[Saved data entries]
####################

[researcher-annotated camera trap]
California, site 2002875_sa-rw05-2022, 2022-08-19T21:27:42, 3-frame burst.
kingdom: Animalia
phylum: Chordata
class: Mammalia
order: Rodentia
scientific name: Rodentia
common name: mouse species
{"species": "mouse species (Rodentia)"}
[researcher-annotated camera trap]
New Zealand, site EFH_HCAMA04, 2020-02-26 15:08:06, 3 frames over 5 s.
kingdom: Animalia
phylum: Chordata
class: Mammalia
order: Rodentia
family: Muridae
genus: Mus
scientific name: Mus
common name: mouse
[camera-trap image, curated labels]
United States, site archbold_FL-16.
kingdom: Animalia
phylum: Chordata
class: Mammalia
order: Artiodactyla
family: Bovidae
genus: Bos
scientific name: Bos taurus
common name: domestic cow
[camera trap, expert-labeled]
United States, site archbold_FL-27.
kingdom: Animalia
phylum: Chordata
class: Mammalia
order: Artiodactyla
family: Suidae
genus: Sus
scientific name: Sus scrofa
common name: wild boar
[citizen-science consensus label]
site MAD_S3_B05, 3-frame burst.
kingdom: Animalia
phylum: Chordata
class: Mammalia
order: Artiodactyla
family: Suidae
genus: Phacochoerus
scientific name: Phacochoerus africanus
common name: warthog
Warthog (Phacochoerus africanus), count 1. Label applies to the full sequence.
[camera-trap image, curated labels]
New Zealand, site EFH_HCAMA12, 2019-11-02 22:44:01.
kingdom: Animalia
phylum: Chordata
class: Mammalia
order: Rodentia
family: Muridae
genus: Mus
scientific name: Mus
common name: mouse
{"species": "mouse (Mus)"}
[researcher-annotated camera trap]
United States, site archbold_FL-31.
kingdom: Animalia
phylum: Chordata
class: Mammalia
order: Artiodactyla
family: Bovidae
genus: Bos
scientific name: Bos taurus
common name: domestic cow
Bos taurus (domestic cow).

####################

Which lines in the data above hold the string "burst"? Return each of them.

## ANSWER AREA
California, site 2002875_sa-rw05-2022, 2022-08-19T21:27:42, 3-frame burst.
site MAD_S3_B05, 3-frame burst.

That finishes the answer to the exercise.